Does this sound like a migraine to you? What do I do?

Whenever I drive at night the glare from the lights (i.e. car head beams/break lights, reflective street signs) gives me a headache in the frontal part of my head. It has been mostly manageable but last night it was bad enough that I started feeling nauseous. It goes away when I get out of the car and go inside. I’m starting to think about having a friend drive at night, whenever I’m in the car with one, which tells me it’s bad enough I should look into it.

I’m already on so much medication for other things (bipolar, allergies) that I’d prefer not to go on more, but I will if it makes these headaches go away. Also, I’ve had to visit my doctor so many times lately (nasty cold, allergies, pink eye) that I feel ridiculous setting up another visit. Again, I will if I have to. So, what does this sound like to you? Migraine? Or just a regular headache? What should I do?

If you are already on so many medications, it may be that one of those medications is the cause of your problems and not that you need more meds. There are a number of drugs that can cause vision problems, including problems with night vision. I would definitely consult with your doctor, bringing a list of all the medications you are taking.

If you share that list here, someone more knowledgeable may be able to point out any potential problems.

I agree with Baracus that it might be medication related but as someone who used to get migraines I do have a tip that might help until you get it resolved.

- Your assignment
Answer these questions about the thread on night-driving headaches:
1. In what part of the head does the headache occur?
2. Besides allergies, what condition is the poster already taking medication for?
3. What does the first reply recommend bringing to the doctor?
The lines after this point come from a separate source and are unrelated to the text.

- Input data
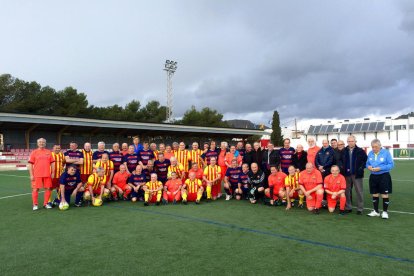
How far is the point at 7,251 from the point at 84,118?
21860 mm

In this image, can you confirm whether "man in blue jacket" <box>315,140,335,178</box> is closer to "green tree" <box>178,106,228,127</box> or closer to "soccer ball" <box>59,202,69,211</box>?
"soccer ball" <box>59,202,69,211</box>

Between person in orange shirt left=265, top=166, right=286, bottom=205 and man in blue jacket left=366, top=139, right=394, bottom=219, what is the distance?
185cm

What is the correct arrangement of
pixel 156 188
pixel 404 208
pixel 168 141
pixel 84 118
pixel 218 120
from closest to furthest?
pixel 404 208 < pixel 156 188 < pixel 84 118 < pixel 168 141 < pixel 218 120

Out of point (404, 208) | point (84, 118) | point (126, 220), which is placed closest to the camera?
point (126, 220)

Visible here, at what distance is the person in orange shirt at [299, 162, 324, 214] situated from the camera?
21.4 ft

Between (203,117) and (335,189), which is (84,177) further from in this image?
(203,117)

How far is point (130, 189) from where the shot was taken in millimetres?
7988

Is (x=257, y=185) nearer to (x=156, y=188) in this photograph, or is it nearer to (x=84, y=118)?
(x=156, y=188)

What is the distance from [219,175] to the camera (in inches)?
322

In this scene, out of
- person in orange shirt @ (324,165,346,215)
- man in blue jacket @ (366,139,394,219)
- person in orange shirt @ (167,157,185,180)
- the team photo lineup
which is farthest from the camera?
person in orange shirt @ (167,157,185,180)

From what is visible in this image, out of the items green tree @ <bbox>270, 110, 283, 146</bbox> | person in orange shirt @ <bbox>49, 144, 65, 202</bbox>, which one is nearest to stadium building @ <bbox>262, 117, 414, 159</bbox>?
green tree @ <bbox>270, 110, 283, 146</bbox>

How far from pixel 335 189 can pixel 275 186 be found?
1.35m

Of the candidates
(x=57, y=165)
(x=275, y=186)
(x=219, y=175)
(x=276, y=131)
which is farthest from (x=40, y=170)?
(x=276, y=131)

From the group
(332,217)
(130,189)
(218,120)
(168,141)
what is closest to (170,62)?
(168,141)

- Expected answer
1. The frontal part of the head.
2. Bipolar.
3. A list of all the medications being taken.